# old 4 cyl  castings found on ebay



## the engineer (Mar 21, 2010)

hi i have just bought these on ebay they look like a retirement plan
seller thought they looked like holt but i see the holt has seperate cyls 
any ideas ???


----------



## gbritnell (Mar 21, 2010)

What you have there is a mix of parts. There are some parts from a Holt engine. The gear case is from a Holt but the cylinders are from something else. The rods could be but I can't tell from the size of the pictures.
gbritnell


----------



## slick95 (Mar 21, 2010)

The block/cylinders look like the 1911 Simplex Auto Engine.

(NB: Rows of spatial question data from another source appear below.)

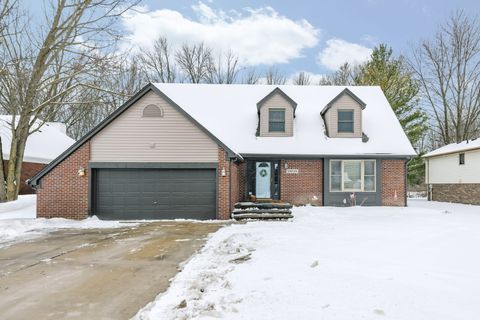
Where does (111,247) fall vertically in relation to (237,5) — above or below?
below

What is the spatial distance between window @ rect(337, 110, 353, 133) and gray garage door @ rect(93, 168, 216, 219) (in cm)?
734

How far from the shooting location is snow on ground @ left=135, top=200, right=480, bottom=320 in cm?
396

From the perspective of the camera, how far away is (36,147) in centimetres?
2592

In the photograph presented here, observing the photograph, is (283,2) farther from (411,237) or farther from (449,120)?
→ (449,120)

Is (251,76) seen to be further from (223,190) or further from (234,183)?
(223,190)

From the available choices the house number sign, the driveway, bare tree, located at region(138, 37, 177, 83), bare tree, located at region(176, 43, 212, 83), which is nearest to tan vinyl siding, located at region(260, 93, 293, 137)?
the house number sign

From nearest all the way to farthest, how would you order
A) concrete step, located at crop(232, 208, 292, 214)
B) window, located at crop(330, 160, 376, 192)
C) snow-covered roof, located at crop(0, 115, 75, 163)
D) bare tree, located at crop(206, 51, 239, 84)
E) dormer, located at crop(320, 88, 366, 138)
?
concrete step, located at crop(232, 208, 292, 214) < window, located at crop(330, 160, 376, 192) < dormer, located at crop(320, 88, 366, 138) < snow-covered roof, located at crop(0, 115, 75, 163) < bare tree, located at crop(206, 51, 239, 84)

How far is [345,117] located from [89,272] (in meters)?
14.3

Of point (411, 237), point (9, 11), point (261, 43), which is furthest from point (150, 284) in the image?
point (261, 43)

Link below

http://www.alaska.edu/uaf/cem/me/news/simplex/index.xml

Jeff


----------



## the engineer (Mar 22, 2010)

thanks it all helps


----------



## the engineer (May 16, 2010)

hello all i finally received these castings the vendor packed them up then put them aside and forgot to post them took lots of emails to convince that i didnt have them.
on checking them out the builder i can relate to 
 very much like my first attempt pistons with wrist pin holes at different heights
conrods cut off the centreline for the caps
pistons longer than each other liners that dont reach the same spot in each block
so lots to make /remake but there is lots i can use to get the engine to be a runner although it will take some time on the drawing board to see what i can /cant do without making some new plans


----------